Une valeur de patrimoine
Ce projet est accompagné par la Coopérative de développement régional du Bas-Saint-Laurent /Côte-Nord. Il arrive à l’étape de son financement et du recrutement d’une ressource humaine chargée du démarrage et du fonctionnement de la coopérative. D’ici quelques mois, monsieur Jean pourrait cueillir les bleuets, madame Claire du thé du Labrador et Kevin ira rejoindre les plants de champignons en canot. Avec la mise en lien de la coopérative et des producteurs, ce travailleur saisonnier de l’industrie touristique, cette jeune retraitée et cet étudiant allongeront leur temps de travail annuel et amélioreront leur budget.
«Ils pourront apprendre à connaître leurs bioressources, leurs forêts, et à les préserver. Avec la visibilité des produits sur les marchés, ils pourront être fiers d’avoir contribué à la cueillette», ajoute Nawel Hamidi.
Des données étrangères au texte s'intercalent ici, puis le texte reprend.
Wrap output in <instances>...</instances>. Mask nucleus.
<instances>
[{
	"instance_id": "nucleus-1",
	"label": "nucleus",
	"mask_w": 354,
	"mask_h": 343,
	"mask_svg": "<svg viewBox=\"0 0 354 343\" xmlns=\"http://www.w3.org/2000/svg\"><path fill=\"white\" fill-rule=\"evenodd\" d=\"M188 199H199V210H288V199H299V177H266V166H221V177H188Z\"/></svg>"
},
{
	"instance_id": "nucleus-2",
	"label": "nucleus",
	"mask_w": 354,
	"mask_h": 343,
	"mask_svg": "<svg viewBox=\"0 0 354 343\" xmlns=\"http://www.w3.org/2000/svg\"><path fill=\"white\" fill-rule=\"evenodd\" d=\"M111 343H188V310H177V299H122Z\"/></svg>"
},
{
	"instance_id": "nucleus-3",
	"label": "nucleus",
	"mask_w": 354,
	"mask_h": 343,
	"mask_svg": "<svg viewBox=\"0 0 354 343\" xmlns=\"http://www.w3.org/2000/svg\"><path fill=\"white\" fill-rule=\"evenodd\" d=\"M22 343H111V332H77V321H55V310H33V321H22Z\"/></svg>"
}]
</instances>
Car l’objectif de la coopérative est aussi de connecter la population aux racines et aux richesses naturelles de la région, que les Nord-Côtiers gardent leurs terres et deviennent des ambassadeurs de leur patrimoine naturel.
Pour lire le texte original, on va sur le site du journal Ensemble
Discussion
Pas de commentaire pour “Main d’œuvre et bioressources – Sortir du bois”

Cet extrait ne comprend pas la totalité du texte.